- _TASK TO CARRY OUT_: One part of the entries below is wanted: the lines from the one containing "United States, site archbold_FL-01." through the one containing "Tanzania, site D06, 2012-02-14". Write those out exactly and nothing else.

- _DATA RECORDS_:
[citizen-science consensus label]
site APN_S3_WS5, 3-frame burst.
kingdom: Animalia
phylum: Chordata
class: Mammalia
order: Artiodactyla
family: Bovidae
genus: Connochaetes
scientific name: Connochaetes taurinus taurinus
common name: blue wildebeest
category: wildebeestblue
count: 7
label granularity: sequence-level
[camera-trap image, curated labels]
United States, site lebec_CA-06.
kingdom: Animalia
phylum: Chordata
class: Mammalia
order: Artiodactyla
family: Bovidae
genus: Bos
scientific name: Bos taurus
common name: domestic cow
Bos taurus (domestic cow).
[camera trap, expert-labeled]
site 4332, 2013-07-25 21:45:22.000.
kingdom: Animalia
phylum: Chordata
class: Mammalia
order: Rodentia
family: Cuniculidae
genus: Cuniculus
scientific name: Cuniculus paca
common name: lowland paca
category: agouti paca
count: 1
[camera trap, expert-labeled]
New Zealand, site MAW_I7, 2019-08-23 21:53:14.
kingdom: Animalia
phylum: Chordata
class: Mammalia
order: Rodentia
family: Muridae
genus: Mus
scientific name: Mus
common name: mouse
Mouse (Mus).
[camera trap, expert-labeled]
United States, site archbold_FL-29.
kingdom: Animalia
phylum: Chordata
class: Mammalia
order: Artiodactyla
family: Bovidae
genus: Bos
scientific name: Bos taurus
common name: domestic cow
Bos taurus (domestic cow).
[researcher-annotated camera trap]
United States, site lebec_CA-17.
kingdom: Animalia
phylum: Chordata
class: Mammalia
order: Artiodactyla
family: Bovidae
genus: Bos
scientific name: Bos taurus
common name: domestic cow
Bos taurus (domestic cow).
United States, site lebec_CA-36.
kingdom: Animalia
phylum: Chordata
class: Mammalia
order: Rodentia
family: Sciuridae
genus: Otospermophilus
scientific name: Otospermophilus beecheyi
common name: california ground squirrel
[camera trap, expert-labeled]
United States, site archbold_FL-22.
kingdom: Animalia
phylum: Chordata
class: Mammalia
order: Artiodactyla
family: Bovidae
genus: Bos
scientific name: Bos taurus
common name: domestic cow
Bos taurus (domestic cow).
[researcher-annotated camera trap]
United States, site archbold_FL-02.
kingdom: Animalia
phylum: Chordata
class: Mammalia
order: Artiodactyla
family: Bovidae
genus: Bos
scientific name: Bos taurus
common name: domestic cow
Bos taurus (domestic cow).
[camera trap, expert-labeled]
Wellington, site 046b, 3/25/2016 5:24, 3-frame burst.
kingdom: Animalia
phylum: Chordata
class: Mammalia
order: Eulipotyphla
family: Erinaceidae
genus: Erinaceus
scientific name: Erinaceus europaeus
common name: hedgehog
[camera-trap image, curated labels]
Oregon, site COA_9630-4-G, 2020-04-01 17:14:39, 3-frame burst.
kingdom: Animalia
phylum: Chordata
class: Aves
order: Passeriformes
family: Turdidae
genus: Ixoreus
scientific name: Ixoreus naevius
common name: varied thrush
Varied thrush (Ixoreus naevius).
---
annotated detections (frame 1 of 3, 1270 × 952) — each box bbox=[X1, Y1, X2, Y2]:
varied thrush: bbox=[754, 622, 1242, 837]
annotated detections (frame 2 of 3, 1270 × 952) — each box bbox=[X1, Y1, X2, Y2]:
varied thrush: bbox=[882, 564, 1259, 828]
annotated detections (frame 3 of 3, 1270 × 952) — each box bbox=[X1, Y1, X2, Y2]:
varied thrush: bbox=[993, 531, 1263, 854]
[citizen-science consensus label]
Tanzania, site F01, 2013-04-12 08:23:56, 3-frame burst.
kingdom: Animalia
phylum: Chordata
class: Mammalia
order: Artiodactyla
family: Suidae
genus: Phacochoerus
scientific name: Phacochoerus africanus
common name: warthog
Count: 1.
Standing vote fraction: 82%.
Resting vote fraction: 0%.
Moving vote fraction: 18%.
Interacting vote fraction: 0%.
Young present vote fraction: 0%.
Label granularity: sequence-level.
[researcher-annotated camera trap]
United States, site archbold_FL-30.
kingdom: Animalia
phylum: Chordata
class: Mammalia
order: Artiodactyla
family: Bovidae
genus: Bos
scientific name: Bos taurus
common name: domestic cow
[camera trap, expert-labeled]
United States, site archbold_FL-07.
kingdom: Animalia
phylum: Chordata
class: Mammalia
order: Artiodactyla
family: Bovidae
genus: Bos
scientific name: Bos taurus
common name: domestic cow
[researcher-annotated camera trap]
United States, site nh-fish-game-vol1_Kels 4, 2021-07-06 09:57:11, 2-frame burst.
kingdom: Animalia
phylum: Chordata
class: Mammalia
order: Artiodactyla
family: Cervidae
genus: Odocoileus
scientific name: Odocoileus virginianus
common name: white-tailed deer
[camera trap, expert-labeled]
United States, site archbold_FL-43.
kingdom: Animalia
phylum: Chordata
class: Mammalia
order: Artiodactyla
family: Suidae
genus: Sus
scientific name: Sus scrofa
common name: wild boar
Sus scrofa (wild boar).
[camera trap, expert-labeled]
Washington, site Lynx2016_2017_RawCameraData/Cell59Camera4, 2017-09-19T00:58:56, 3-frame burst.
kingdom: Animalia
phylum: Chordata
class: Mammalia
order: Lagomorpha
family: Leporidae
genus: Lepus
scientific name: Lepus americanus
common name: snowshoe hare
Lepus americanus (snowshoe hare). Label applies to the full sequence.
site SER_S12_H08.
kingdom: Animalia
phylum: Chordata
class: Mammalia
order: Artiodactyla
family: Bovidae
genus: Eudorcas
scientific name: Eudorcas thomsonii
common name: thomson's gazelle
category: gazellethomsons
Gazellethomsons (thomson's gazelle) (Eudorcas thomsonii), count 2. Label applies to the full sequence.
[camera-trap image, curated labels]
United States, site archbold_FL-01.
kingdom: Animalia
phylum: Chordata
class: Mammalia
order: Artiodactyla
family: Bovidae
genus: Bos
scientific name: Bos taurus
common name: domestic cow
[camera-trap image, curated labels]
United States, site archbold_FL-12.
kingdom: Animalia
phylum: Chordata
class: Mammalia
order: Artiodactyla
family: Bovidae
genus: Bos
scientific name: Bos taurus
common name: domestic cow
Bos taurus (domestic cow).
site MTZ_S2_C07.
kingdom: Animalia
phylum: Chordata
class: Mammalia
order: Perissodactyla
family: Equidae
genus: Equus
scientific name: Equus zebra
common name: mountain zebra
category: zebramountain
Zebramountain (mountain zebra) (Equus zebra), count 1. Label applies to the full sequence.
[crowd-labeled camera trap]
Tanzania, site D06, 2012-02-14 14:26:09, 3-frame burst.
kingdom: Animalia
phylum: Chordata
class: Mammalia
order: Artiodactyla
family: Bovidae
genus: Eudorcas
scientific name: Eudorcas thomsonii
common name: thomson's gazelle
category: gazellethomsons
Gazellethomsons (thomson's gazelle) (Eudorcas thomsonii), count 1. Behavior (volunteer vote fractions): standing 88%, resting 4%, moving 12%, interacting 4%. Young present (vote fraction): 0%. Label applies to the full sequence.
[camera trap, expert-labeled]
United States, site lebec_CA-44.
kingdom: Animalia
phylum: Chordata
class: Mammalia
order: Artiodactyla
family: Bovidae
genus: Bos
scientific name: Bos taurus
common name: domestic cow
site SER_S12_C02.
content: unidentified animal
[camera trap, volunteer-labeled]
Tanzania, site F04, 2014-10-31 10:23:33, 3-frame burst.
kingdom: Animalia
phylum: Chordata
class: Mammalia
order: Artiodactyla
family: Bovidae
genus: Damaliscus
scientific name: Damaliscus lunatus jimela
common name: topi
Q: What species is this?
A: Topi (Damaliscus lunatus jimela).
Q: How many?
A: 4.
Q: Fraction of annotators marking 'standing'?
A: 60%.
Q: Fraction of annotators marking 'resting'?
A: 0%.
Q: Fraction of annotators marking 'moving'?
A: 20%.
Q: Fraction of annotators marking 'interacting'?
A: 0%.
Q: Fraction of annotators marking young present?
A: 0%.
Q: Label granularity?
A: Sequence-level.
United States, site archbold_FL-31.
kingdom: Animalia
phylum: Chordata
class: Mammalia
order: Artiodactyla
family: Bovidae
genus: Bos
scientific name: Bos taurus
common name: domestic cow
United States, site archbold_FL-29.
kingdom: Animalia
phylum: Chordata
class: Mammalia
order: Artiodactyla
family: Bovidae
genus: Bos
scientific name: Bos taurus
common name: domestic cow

- _WRITTEN RESPONSE_:
United States, site archbold_FL-01.
kingdom: Animalia
phylum: Chordata
class: Mammalia
order: Artiodactyla
family: Bovidae
genus: Bos
scientific name: Bos taurus
common name: domestic cow
[camera-trap image, curated labels]
United States, site archbold_FL-12.
kingdom: Animalia
phylum: Chordata
class: Mammalia
order: Artiodactyla
family: Bovidae
genus: Bos
scientific name: Bos taurus
common name: domestic cow
Bos taurus (domestic cow).
site MTZ_S2_C07.
kingdom: Animalia
phylum: Chordata
class: Mammalia
order: Perissodactyla
family: Equidae
genus: Equus
scientific name: Equus zebra
common name: mountain zebra
category: zebramountain
Zebramountain (mountain zebra) (Equus zebra), count 1. Label applies to the full sequence.
[crowd-labeled camera trap]
Tanzania, site D06, 2012-02-14 14:26:09, 3-frame burst.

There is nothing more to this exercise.